If you are currently at STRP and have experienced the installation, I would very much appreciate a few words of feedback here.
“We see things not as they are, but as we are.”
(Anaïs Nin? Babylonian Talmud? Immanuel Kant? G. T. W. Patrick? H. M. Tomlinson? Steven Covey? Anonymous?)

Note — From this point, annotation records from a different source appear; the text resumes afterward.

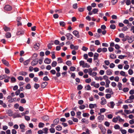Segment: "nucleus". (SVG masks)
Masks as SVG:
<instances>
[{
	"mask_svg": "<svg viewBox=\"0 0 134 134\" xmlns=\"http://www.w3.org/2000/svg\"><path fill=\"white\" fill-rule=\"evenodd\" d=\"M20 126V128L21 130V132H25V127L26 126L24 125V124H21L19 125Z\"/></svg>",
	"mask_w": 134,
	"mask_h": 134,
	"instance_id": "f257e3e1",
	"label": "nucleus"
},
{
	"mask_svg": "<svg viewBox=\"0 0 134 134\" xmlns=\"http://www.w3.org/2000/svg\"><path fill=\"white\" fill-rule=\"evenodd\" d=\"M5 10L7 11H10L12 9V7L9 5H6L4 7Z\"/></svg>",
	"mask_w": 134,
	"mask_h": 134,
	"instance_id": "f03ea898",
	"label": "nucleus"
},
{
	"mask_svg": "<svg viewBox=\"0 0 134 134\" xmlns=\"http://www.w3.org/2000/svg\"><path fill=\"white\" fill-rule=\"evenodd\" d=\"M101 101L100 103L102 105H104L106 104L107 100L104 97H102L101 99Z\"/></svg>",
	"mask_w": 134,
	"mask_h": 134,
	"instance_id": "7ed1b4c3",
	"label": "nucleus"
},
{
	"mask_svg": "<svg viewBox=\"0 0 134 134\" xmlns=\"http://www.w3.org/2000/svg\"><path fill=\"white\" fill-rule=\"evenodd\" d=\"M115 105V104L113 102H111L109 103H108L107 104V105L110 108H113Z\"/></svg>",
	"mask_w": 134,
	"mask_h": 134,
	"instance_id": "20e7f679",
	"label": "nucleus"
},
{
	"mask_svg": "<svg viewBox=\"0 0 134 134\" xmlns=\"http://www.w3.org/2000/svg\"><path fill=\"white\" fill-rule=\"evenodd\" d=\"M100 115L98 117L97 119L98 120L99 122H101L104 120V116L103 115Z\"/></svg>",
	"mask_w": 134,
	"mask_h": 134,
	"instance_id": "39448f33",
	"label": "nucleus"
},
{
	"mask_svg": "<svg viewBox=\"0 0 134 134\" xmlns=\"http://www.w3.org/2000/svg\"><path fill=\"white\" fill-rule=\"evenodd\" d=\"M65 35L68 40H70L73 38V36L70 33H67Z\"/></svg>",
	"mask_w": 134,
	"mask_h": 134,
	"instance_id": "423d86ee",
	"label": "nucleus"
},
{
	"mask_svg": "<svg viewBox=\"0 0 134 134\" xmlns=\"http://www.w3.org/2000/svg\"><path fill=\"white\" fill-rule=\"evenodd\" d=\"M40 46V44L38 43H37L34 45V48L36 50H37L39 49Z\"/></svg>",
	"mask_w": 134,
	"mask_h": 134,
	"instance_id": "0eeeda50",
	"label": "nucleus"
},
{
	"mask_svg": "<svg viewBox=\"0 0 134 134\" xmlns=\"http://www.w3.org/2000/svg\"><path fill=\"white\" fill-rule=\"evenodd\" d=\"M70 47L72 49H74L76 50H77L79 48V46H74L73 44H71Z\"/></svg>",
	"mask_w": 134,
	"mask_h": 134,
	"instance_id": "6e6552de",
	"label": "nucleus"
},
{
	"mask_svg": "<svg viewBox=\"0 0 134 134\" xmlns=\"http://www.w3.org/2000/svg\"><path fill=\"white\" fill-rule=\"evenodd\" d=\"M73 34L77 38H79L80 36L79 35V32L78 31L75 30L73 31Z\"/></svg>",
	"mask_w": 134,
	"mask_h": 134,
	"instance_id": "1a4fd4ad",
	"label": "nucleus"
},
{
	"mask_svg": "<svg viewBox=\"0 0 134 134\" xmlns=\"http://www.w3.org/2000/svg\"><path fill=\"white\" fill-rule=\"evenodd\" d=\"M51 62V60L48 58H46L45 59L44 61V63L46 64H49Z\"/></svg>",
	"mask_w": 134,
	"mask_h": 134,
	"instance_id": "9d476101",
	"label": "nucleus"
},
{
	"mask_svg": "<svg viewBox=\"0 0 134 134\" xmlns=\"http://www.w3.org/2000/svg\"><path fill=\"white\" fill-rule=\"evenodd\" d=\"M24 30H21L19 31H17L16 35H22L24 34Z\"/></svg>",
	"mask_w": 134,
	"mask_h": 134,
	"instance_id": "9b49d317",
	"label": "nucleus"
},
{
	"mask_svg": "<svg viewBox=\"0 0 134 134\" xmlns=\"http://www.w3.org/2000/svg\"><path fill=\"white\" fill-rule=\"evenodd\" d=\"M59 121V119L58 118L54 119L53 121V123L55 125H57Z\"/></svg>",
	"mask_w": 134,
	"mask_h": 134,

FIGHT is a Virtual Reality artwork commissioned by STRP in which the viewer’s two eyes are individually presented with radically different images, resulting in a phenomenon known as binocular rivalry. Presented with rival signals, the conscious mind does not ‘see’ – or perceive – both images blended as one might expect, but instead ‘sees’ only one of the two images, and unpredictably alternates between them with unstable, patchy transitions. Which of the two images the viewer perceives, how and when they alternate depends on the viewer’s physiology. Everybody will ‘see’ something unique, even though they are presented with the same images. The act of looking around and exploring the rival stimulus allows the viewer to probe which sections of each signal becomes dominant and which is suppressed, further underlining the notion that seeing – and in broader terms sensing and perception in general is an active process, driven by movement, expectations and intent. The picture we see in our conscious minds is not a direct representation of the outside world, or of what our senses deliver, but is of a simulated world, reconstructed based on our expectations and prior beliefs.
The work is part of a broader line of inquiry about self affirming human biases and our unconscious tendency to selectively only see what we would like to see, and the resulting social polarisation.
Commissioned by and premiering at STRP 2017 in Eindhoven, opening on 24th March 2017. More information and documentation coming soon.